▶ _ACTION ITEM_:
Copy out, word for word, everything in the passage about the withheld letters from "The second letter, of" down to "warnings they contained.".

These letters are now for the first time seen by the Government. The same remarks may fairly be made as to withholding these letters as have been made in the case of the letters from Wiremu Kingi to Archdeacon Hadfield and from Riwai te Ahu and the other Ngatiawa Natives to the Superintendent of Wellington. (See Notes, pp. 30, 31, 32, 44.)

The second letter, of 11th February 1860, says;—"On this account it was that I wrote to you and Hadfield, [on the 5th December] that you two should speak to the Governor. But we and Wiremu Kingi are waiting for the fulfilment of your word, that Mr. Hadfield should write to the Governor." The Governor never received any letter of the sort, either from Mr. Hadfield or Riwai te Ahu. It is strange that any persons professing to have at heart the welfare of the Natives and the maintenance of peace, should receive letters in which they are repeatedly prayed to write to the Governor, withhold the letters from the Governor's knowledge, publish them for a controversial purpose without any allusion to the fact of their having been withheld, and then accuse the Governor of neglecting the warnings they contained.

▶ _SOURCE DATA_:
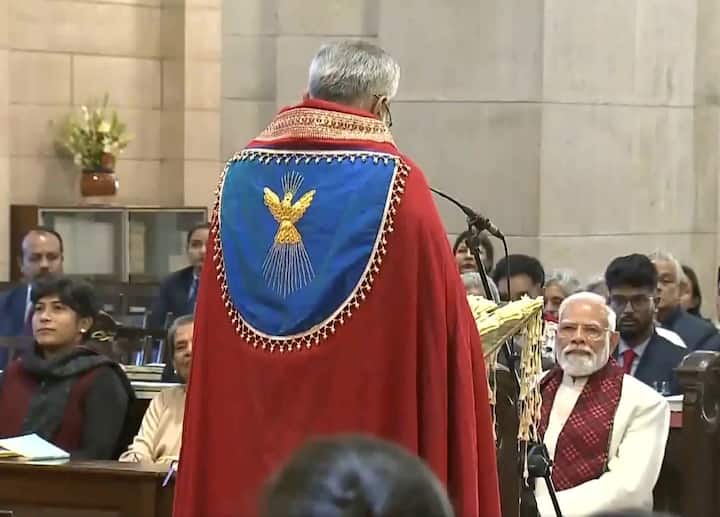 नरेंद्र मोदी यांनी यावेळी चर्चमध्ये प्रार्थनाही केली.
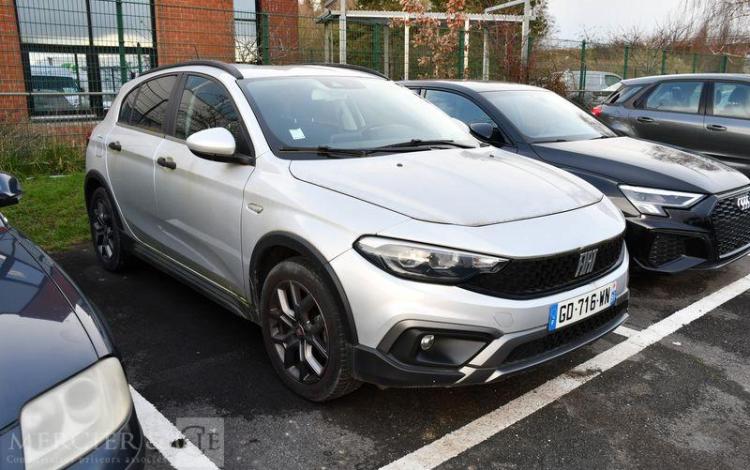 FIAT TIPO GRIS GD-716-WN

▶ _RESULT_:
The second letter, of 11th February 1860, says;—"On this account it was that I wrote to you and Hadfield, [on the 5th December] that you two should speak to the Governor. But we and Wiremu Kingi are waiting for the fulfilment of your word, that Mr. Hadfield should write to the Governor." The Governor never received any letter of the sort, either from Mr. Hadfield or Riwai te Ahu. It is strange that any persons professing to have at heart the welfare of the Natives and the maintenance of peace, should receive letters in which they are repeatedly prayed to write to the Governor, withhold the letters from the Governor's knowledge, publish them for a controversial purpose without any allusion to the fact of their having been withheld, and then accuse the Governor of neglecting the warnings they contained.